The migraine had turned to more of an ever-present headache now. It was infinitely more tolerable. Even the sun coming in the windows didn’t feel like icepicks to the brain anymore. I thought that with some decent food in my stomach, and as always, more caffeine, I might start feeling somewhat human again, and less like a human impersonation of a punching bag.

“You guys would be so cute together,” Lottie declared. She was a dog with a bone. It was going to be a long day.

“Shouldn’t you be at work?” I asked, hoping to throw her off topic.

“You know my boss will give me off whenever I want,” she said, brushing it off as only the boss’s favorite could.

She was right, though. Sam would give her off for an entire week if she wanted. Hell, he would even pay her for it. You know, because he was madly in love with her and all. Then again, who wasn’t?

“He’s super hot, you know.”

“Your boss?” I asked, trying once more.

“Finn,” she said as she smushed a bite of a muffin before bringing it to her mouth. It’s crumbly if you don’t smush it! “I heard he’s a loner and allergic to fun. So, you know, you two are clearly meant to be,” she teased.

“Ha ha,” I drawled.

“Okay, but, like, why won’t you give it a shot?” she asked. “You’re clearly attracted to him, or he would be walking away with one less testicle for trying to kiss you.”

“Bad boys are your thing, Lot, not mine.”

“I’m starting to wonder if boys in general are your thing at all,” Lottie said. “I mean, how long has it been? At least—“

“Don’t do that math. I’m begging you.”

“Oh, God. Has it been two years?” she asked, eyes huge.

“No,” I said. But at her raised brows, I relented. “A year and eleven months,” I admitted. A summer fling with a musician I met at the studio. All fun and nothing else. Neither of us wanted more.

“You must be single-handedly keeping the battery company in business.”

“Maybe I just don’t have any interest.”

“Libido is partially genetic,” she told me, grinning. “And my libido…”

“I don’t need to know this,” I said in a pained voice.

“Oh, come on. You were the first person to know when I got my cherry popped.”

That was true. She’d been sixteen. And he’d been a complete dickhead to her afterward. He may or may not have woken up to three slashed tires the next morning. It would have been four and a broken windshield if the damn nosy neighbors hadn’t come out before I got around to that.

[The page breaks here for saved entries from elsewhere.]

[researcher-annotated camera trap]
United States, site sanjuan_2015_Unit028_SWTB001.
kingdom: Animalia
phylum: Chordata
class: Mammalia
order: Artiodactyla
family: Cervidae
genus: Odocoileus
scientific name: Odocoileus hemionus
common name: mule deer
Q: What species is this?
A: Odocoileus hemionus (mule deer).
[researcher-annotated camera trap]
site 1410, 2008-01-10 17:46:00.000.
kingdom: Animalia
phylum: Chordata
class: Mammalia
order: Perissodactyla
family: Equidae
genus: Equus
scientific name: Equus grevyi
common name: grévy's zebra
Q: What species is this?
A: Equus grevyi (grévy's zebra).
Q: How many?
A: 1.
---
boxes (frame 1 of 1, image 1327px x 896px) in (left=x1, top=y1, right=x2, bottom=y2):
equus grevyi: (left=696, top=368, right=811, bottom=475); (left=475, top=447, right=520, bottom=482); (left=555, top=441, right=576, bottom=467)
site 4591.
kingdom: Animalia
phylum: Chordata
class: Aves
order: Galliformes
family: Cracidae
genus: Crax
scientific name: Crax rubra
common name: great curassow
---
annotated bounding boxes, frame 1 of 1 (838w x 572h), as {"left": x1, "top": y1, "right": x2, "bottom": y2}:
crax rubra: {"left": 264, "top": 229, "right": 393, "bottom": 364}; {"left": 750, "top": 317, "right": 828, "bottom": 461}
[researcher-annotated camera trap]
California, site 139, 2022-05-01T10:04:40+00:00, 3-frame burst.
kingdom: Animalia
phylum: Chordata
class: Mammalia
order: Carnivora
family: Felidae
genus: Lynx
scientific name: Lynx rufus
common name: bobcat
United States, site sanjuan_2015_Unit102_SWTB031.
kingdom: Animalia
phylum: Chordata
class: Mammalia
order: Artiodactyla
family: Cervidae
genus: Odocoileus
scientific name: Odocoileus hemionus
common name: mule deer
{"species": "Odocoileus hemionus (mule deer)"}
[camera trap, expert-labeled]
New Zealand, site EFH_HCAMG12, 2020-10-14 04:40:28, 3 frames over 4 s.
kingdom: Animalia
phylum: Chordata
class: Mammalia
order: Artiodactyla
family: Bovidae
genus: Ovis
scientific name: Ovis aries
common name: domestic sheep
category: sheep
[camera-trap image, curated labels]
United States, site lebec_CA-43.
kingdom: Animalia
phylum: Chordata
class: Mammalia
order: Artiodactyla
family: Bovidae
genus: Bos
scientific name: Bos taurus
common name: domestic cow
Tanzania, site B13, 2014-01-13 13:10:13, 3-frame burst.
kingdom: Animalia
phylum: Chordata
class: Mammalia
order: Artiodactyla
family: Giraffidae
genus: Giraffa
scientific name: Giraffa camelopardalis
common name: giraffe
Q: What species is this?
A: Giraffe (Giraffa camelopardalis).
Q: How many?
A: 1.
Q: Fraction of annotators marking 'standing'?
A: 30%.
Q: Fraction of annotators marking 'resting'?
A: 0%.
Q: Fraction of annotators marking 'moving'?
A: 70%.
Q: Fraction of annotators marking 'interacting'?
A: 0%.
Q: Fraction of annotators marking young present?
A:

“We don’t keep sexual secrets.”

“You don’t,” I clarified.

“You tell me things!”

That was true enough to not need a rebuttal.

“So, what’s the problem with Finn?”

“He’s an outlaw biker.”

Lottie stopped for a second, giving that some consideration.

“Okay, yeah. But, like, isn’t that why you’re okay-ish right now? Because of his outlaw bikerness?”

“Probably,” I agreed. “Which makes me grateful he was the one to drive me home, but that doesn’t mean I want to jump into bed with him.”

“But jumping into bed is fun,” she said. “Why are you so opposed to fun?”

It wasn’t that I was opposed to it, per se.

I think it was more fair to say that I’d been forced into a parental role at a young age. That made me need to push aside my desire to have and seek fun, to build social circles, to be light and easy.

And I think that maybe if you lost out on the opportunity to have and be those things at a younger age, you just never got to.

I couldn’t say that, though. Not to Lottie, anyway. She would feel guilty. Like it was her fault our mom was dead and our father didn’t want to raise us.

“I think I just find different things fun than you do,” I said.

“How would you know until you try?” she reasoned. “I mean, maybe you would have loved getting thrown over a hot man’s shoulder and tossed into the pool.”